Под причитания монашки Макс посрывал датчики и встал. Надел больничную, но абсолютно новенькую пижаму и уже довольно уверенно пошёл в солнечную палату.
Посмотрел на находящегося в беспамятстве старичка Афанасия. Затем на двух (свою и Афанасия) сиделок. Так глянул, что они, перекрестившись, замерли. Повернулся лицом к окну и стал впитывать лучи осеннего солнца. Медлить было нельзя. Дело в том, что утром, до прихода врачей макс приходил сюда в поисках "солнечного окна".
И этот старичок вдруг сев на кровати, перекрестив его, прошептал: "Дождался! Иди сюда, сын мой, вот что я тебе скажу…" Но сказать ничего не успел – потерял сознание.
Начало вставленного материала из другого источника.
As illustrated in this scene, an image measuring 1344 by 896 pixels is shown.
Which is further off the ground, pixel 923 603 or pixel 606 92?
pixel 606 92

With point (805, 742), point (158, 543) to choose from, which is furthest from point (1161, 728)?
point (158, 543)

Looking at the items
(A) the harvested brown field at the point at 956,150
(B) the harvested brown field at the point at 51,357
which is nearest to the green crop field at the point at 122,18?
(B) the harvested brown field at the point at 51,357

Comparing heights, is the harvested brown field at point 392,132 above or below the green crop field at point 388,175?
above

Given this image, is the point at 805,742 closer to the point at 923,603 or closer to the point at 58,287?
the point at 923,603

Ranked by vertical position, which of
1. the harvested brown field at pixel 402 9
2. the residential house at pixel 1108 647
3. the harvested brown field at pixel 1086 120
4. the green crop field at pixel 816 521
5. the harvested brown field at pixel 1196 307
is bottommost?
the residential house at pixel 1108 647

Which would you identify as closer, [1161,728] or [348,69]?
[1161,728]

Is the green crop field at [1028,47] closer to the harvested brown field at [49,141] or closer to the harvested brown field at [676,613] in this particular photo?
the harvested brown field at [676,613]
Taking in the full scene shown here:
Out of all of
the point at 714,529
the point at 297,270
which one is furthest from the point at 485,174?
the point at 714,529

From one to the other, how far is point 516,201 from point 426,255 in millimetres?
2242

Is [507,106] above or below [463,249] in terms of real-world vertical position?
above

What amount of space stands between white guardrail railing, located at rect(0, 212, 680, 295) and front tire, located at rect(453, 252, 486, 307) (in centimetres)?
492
Проведя над ним ладонями, юноша сразу увидел огромный чёрный сгусток, пожирающий розовые, ещё здоровые клетки могучего некогда мозга.
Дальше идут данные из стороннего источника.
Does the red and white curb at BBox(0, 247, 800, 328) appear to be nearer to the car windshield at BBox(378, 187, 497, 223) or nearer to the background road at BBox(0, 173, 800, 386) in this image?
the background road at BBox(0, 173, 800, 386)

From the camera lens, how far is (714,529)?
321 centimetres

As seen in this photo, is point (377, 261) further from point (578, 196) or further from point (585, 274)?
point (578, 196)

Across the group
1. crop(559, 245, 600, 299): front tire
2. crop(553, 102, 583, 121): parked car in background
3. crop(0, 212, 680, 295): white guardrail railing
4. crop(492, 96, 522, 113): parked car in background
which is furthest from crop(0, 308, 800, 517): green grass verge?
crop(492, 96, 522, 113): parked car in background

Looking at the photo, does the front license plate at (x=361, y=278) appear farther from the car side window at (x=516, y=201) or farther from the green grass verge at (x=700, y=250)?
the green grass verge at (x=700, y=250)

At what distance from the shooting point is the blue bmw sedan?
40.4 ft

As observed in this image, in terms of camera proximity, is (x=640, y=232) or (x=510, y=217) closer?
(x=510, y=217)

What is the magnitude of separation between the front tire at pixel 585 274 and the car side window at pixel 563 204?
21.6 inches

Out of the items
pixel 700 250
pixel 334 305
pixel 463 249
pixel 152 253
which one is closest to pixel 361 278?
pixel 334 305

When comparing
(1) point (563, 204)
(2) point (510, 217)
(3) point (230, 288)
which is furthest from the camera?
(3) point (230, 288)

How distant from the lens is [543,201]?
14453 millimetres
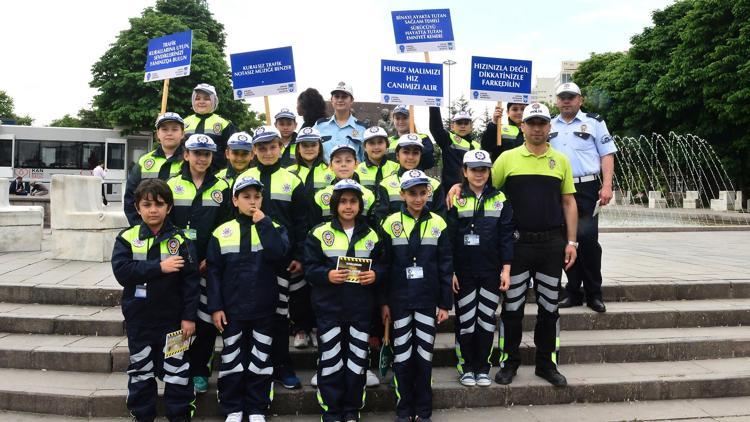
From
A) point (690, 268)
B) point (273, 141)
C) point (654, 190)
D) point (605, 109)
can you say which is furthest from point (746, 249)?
point (605, 109)

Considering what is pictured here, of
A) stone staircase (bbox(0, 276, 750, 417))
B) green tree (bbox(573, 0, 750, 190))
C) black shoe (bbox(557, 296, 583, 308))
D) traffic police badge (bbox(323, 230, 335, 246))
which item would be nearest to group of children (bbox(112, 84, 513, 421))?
traffic police badge (bbox(323, 230, 335, 246))

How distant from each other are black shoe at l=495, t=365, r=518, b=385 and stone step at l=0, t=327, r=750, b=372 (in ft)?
1.31

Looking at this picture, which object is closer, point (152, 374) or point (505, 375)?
point (152, 374)

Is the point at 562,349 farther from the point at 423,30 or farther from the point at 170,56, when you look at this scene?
the point at 170,56

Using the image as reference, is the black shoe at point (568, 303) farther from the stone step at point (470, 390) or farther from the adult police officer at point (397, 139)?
the adult police officer at point (397, 139)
– Умнейший человек, – вздохнул Максим. – Кто это?
– Отец Афанасий, – ответила сиделка, озадаченная поведением новенького. – А откуда не знаю. Но у нас здесь все… братья по вере.
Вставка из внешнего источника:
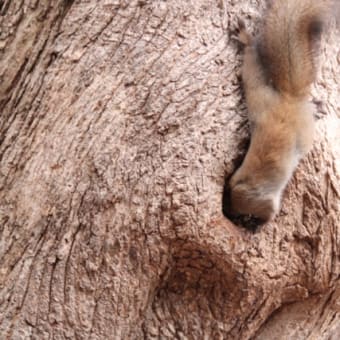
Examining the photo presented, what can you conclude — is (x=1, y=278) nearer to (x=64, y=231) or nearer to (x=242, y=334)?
(x=64, y=231)

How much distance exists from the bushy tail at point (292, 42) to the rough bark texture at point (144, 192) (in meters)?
0.05

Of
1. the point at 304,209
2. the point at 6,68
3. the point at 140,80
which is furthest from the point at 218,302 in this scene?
the point at 6,68

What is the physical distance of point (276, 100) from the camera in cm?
165

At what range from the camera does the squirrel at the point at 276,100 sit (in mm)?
1573

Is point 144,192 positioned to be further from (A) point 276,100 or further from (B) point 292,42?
(B) point 292,42

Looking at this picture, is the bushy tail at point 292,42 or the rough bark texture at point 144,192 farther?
the bushy tail at point 292,42

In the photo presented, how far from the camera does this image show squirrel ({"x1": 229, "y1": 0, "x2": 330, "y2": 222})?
1573 mm

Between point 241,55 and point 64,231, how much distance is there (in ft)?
1.84

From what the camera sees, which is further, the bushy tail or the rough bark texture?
the bushy tail

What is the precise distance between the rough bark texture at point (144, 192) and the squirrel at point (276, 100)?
0.10 feet

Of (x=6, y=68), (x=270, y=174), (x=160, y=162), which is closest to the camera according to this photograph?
(x=160, y=162)

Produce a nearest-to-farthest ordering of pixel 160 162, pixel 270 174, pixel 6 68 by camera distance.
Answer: pixel 160 162
pixel 270 174
pixel 6 68

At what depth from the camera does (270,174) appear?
1618 mm

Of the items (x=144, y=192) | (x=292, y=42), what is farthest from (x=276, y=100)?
(x=144, y=192)
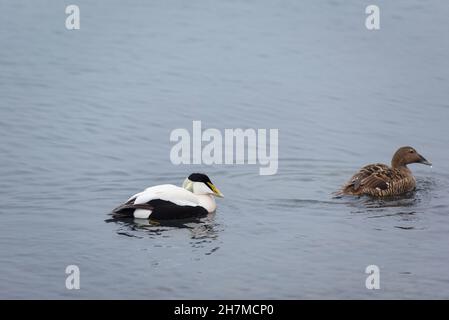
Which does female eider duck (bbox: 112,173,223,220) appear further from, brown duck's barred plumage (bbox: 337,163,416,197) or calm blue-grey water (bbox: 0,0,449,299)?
brown duck's barred plumage (bbox: 337,163,416,197)

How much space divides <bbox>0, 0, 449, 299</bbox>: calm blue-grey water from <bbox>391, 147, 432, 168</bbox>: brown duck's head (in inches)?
13.7

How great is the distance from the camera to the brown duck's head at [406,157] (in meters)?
19.5

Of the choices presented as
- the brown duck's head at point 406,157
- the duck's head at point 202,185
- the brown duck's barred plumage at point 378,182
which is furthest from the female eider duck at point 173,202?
the brown duck's head at point 406,157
– А что он такое сейчас сказал? Это что, ритуал какой, приветствие особенное?
– Как я поняла, он вас знает и ждал, чтобы что-то сказать.
– Да не знает он меня. И я его – наверняка. Странно…
Но в это время пришлось отправиться в палату – начинался обход. Он ещё спросил у своей сиделки, может, она знает что про отца – Афанасия. Та, всё ещё под впечатлением ночных превращений подопечного только и сказала, что он у них с месяц, и что это "святой человек".
И вот теперь Максим набирался сил и мужества. Он чувствовал, что тело ещё не оправилось от всех этих травм. Что надо бы ещё денёк. Даже сутки. Вот сюда кровать, и спать под солнечным и лунным светом. Но было некогда. Дальнейший рост опухоли повлечёт… как это говорят эти эскулапы… да, необратимые последствия.
Нет, он смог бы начать и завтра. Всё равно спас бы. Но этот мозг, эта махина станет ущербной. Надо начинать. Немедленно. Не откладывая. Ну! Ты же сутки отдохнул от боли! Тебе же не привыкать! И разве не интересно, что хочет сказать этот странный старик?
Настроившись, Максим подошёл к больному, подвинул стул. Сел.
– Закройте двери. Никого не пускать. Когда упаду – подтянуть к окну, к солнечному свету, – скомандовал он, заглянув в глаза вновь закрестившимся монашкам. Затем, держа ладони над висками старика, начал новую борьбу.
В это время заведенный строптивым пациентом врач решил пока выполнить указание главного и установить этого нейрохирурга. Что-то вроде было… Он подключился к Интернету и погрузился в океан информации.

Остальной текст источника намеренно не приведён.